▶ [Instructions for the task]: Name every person mentioned in the race weekend article, including anyone given by surname alone.

▶ [Excerpt]:
Race Weekend Central

Fact or Fiction: Brian Vickers Goes Free, a Busch on the Ropes & Dynasties Rebuilt

The clock ticks ever closer to the end of NASCAR’s 10-race playoff. And just like any other battle for the championship, only one of the 43 teams each week will end the checkered flag at Homestead holding the trophy everyone’s aiming for. Sure, several drivers will still be smiling, satisfied with their seasons as a whole but when it comes to the goal on the top of their list, the cold reality is they’ve fallen short.

So yes, while the focus is on the positive this weekend – Carl Edwards vs. Tony Stewart for the title – many other drivers will be looking to hit the checkered flag, hop on the plane and head out of town. For a select few, their careers may even be destined to change forever, a ride for 2012 in doubt … just like the first driver on the list of “it could have been better” Fact or Fiction this week.

▶ [Extracted material]:
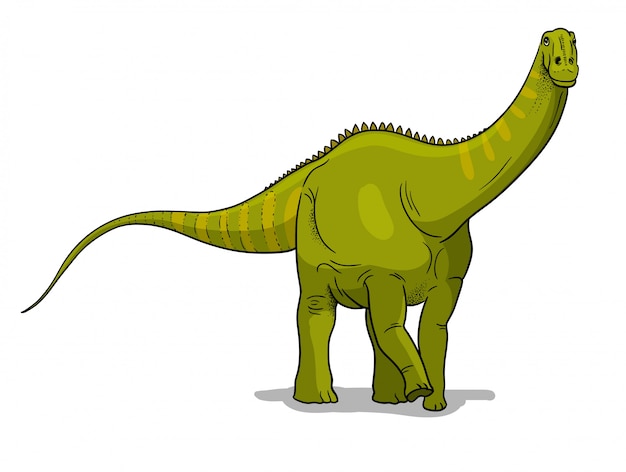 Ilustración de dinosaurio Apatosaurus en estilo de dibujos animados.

--

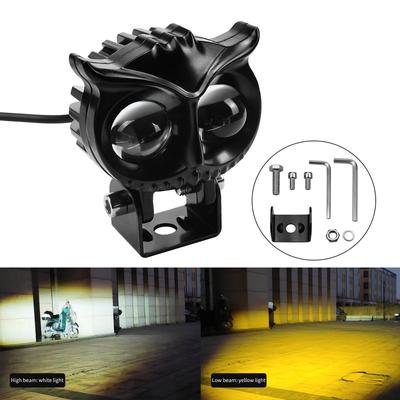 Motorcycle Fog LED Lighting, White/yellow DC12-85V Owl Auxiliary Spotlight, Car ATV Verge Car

* * *

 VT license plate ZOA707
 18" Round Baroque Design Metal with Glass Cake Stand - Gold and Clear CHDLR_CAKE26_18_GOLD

▶ [Solution to this exercise]:
- Brian Vickers
- Busch
- Carl Edwards
- Tony Stewart